Manusmriti with the Commentary of Medhatithi

by Ganganatha Jha | 1920 | 1,381,940 words | ISBN-10: 8120811550 | ISBN-13: 9788120811553

This is the English translation of the Manusmriti, which is a collection of Sanskrit verses dealing with ‘Dharma’, a collective name for human purpose, their duties and the law. Various topics will be dealt with, but this volume of the series includes 12 discourses (adhyaya).

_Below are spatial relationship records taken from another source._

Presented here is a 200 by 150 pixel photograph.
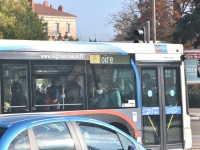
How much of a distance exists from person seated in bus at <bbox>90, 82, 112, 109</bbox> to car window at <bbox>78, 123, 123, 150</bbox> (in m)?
5.21

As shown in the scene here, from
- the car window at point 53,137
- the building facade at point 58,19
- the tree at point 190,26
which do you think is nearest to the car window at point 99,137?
the car window at point 53,137

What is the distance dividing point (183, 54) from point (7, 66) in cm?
512

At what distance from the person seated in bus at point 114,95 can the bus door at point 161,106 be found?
2.44 ft

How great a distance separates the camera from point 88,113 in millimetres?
11133

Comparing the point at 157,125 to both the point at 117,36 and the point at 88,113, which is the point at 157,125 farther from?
the point at 117,36

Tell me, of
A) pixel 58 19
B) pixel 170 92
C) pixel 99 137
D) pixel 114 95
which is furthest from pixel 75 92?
pixel 58 19

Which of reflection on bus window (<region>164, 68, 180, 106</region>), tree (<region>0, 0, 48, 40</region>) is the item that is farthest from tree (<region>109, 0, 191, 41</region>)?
reflection on bus window (<region>164, 68, 180, 106</region>)

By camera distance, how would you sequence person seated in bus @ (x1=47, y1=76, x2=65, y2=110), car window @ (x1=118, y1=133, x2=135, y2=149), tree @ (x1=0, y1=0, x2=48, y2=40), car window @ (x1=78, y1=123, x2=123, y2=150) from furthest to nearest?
tree @ (x1=0, y1=0, x2=48, y2=40), person seated in bus @ (x1=47, y1=76, x2=65, y2=110), car window @ (x1=118, y1=133, x2=135, y2=149), car window @ (x1=78, y1=123, x2=123, y2=150)

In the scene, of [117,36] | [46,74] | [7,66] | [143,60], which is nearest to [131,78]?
[143,60]

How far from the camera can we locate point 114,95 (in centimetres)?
1161

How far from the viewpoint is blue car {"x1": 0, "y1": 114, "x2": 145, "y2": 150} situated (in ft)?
17.3

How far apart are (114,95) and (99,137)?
18.6 feet

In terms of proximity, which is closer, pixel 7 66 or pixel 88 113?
pixel 7 66

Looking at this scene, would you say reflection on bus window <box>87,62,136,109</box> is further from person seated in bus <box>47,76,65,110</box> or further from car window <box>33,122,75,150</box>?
car window <box>33,122,75,150</box>
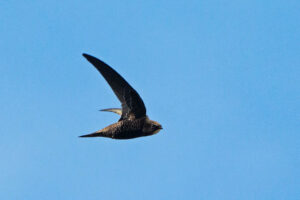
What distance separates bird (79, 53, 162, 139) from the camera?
723 inches

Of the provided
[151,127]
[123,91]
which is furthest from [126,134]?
[123,91]

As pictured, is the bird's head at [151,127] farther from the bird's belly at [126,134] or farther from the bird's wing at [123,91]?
the bird's wing at [123,91]

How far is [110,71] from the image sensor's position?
1798cm

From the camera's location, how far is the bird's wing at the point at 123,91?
58.7ft

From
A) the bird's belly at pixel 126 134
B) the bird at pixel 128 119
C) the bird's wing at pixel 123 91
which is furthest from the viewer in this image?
the bird's belly at pixel 126 134

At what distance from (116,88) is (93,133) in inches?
76.1

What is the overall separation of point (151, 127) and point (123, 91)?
166 cm

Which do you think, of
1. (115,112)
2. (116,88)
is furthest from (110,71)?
(115,112)

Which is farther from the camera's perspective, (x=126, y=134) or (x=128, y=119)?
(x=128, y=119)

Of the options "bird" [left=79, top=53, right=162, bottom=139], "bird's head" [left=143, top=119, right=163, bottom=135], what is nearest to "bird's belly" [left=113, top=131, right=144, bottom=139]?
"bird" [left=79, top=53, right=162, bottom=139]

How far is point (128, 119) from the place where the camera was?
18891mm

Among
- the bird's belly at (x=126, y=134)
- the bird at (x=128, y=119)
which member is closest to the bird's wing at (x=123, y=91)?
the bird at (x=128, y=119)

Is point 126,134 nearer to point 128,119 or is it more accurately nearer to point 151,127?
point 128,119

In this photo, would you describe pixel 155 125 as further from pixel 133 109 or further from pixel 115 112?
pixel 115 112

The commentary on this text by Medhatithi elaborately explains various t...

Sanskrit text, Unicode transliteration and English translation by Ganganath Jha:

यदि संसाधयेत् तत् तु दर्पात्लोभेन वा पुनः ।
राज्ञा दाप्यः सुवर्णं स्यात् तस्य स्तेयस्य निष्कृतिः ॥ २१३ ॥

yadi saṃsādhayet tat tu darpātlobhena vā punaḥ |
rājñā dāpyaḥ suvarṇaṃ syāt tasya steyasya niṣkṛtiḥ || 213 ||

If, through arrogance or greed, the man should seek to recover it, he should be made by the King to pay one gold-piece, as an expiation for that theft.—(213)

 

Medhātithi’s commentary (manubhāṣya):

Seeking to recover it’—i.e., filing a suit before the King, with a view to recover it in the manner of a debt;—when, on being asked to pay back what he has already received, the man files an application before the King, saying ‘Having given the money to me he seeks to take it away from me’; the ‘recovering’ of the gift consisting, in this case, of its being confirmed.—This is done cither ‘through arrogance or greed’;—this describes the causes of the action mentioned before.

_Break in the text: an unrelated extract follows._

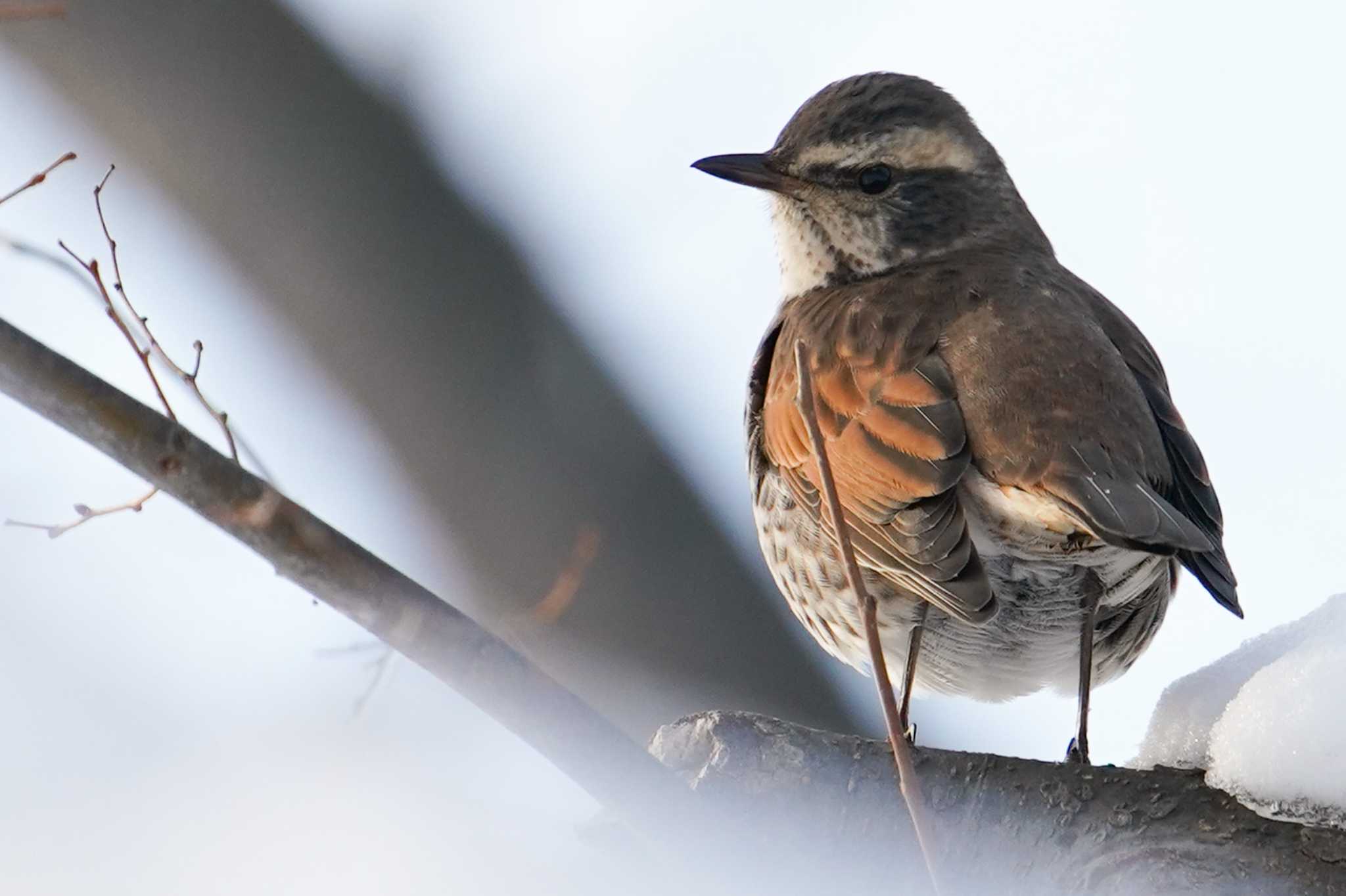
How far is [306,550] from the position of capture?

The penalty for the man who does this act shall be ‘one gold-piece’;—‘as an expiation for that theft’;—lest people think that the man, being regarded as a thief, should suffer the penalties prescribed for theft, the author has laid down the penalty as ‘one gold piece.’ And yet he has used the word ‘theft’ with a view to preclude the notion that the man is not a ‘thief,’ since what he has taken was given to him and he did not take it away himself. The meaning thus is that, though the man is a ‘thief,’ yet his punishment, as here laid down, shall consist of ‘one gold piece’ only, but in all other respects, he is to be treated as a ‘thief.’—(213)

 

Explanatory notes by Ganganath Jha

Saṃsādhayet’—‘If he tries to enforce the fulfilment of the promise by a complaint before the king’ (Medhātithi);—if he tries to obtain the money forcibly or refuses to refund it’ (Kullūka, Rāghavānanda and Govindarāja);—‘if he should withhold the repayment’ (Rāmacandra, who reads ‘Sandhārayet’);—‘if the man should really perform the act for which he had begged, then the man who had promised to pay, but did not pay, (or having paid, took it back), should be made to pay to him a Suvarṇa, by way of fine, for not fulfilling his promise’ (Nandana, who has been misrepresented by Hopkins).

This verse is quoted in Vivādaratnākara (p. 137), which explains the meaning to be—‘if, through annoyance or greed, he should accomplish the purpose (artham sādhayet), then he should be fined by the king one Suvarṇa.’

It is quoted also in Aparārka (p. 782), which adds the following explanation:—‘If on being asked to refund, the man, through annoyance or greed, does not refund the money, but complain before the king with a view to establish the fact that the gift should not be taken back,—then he should be forced to refund the money’;—and in Kṛtyakalpataru (94a).

 

Comparative notes by various authors

Arthaśāstra (p. 94).—‘If a gift is made under fright,—for fear of punishment, or blame or calamity,—the man accepting the gift should be punished as a thief;—so also one who offers and accepts a gift in anger for the injuring of a third person.’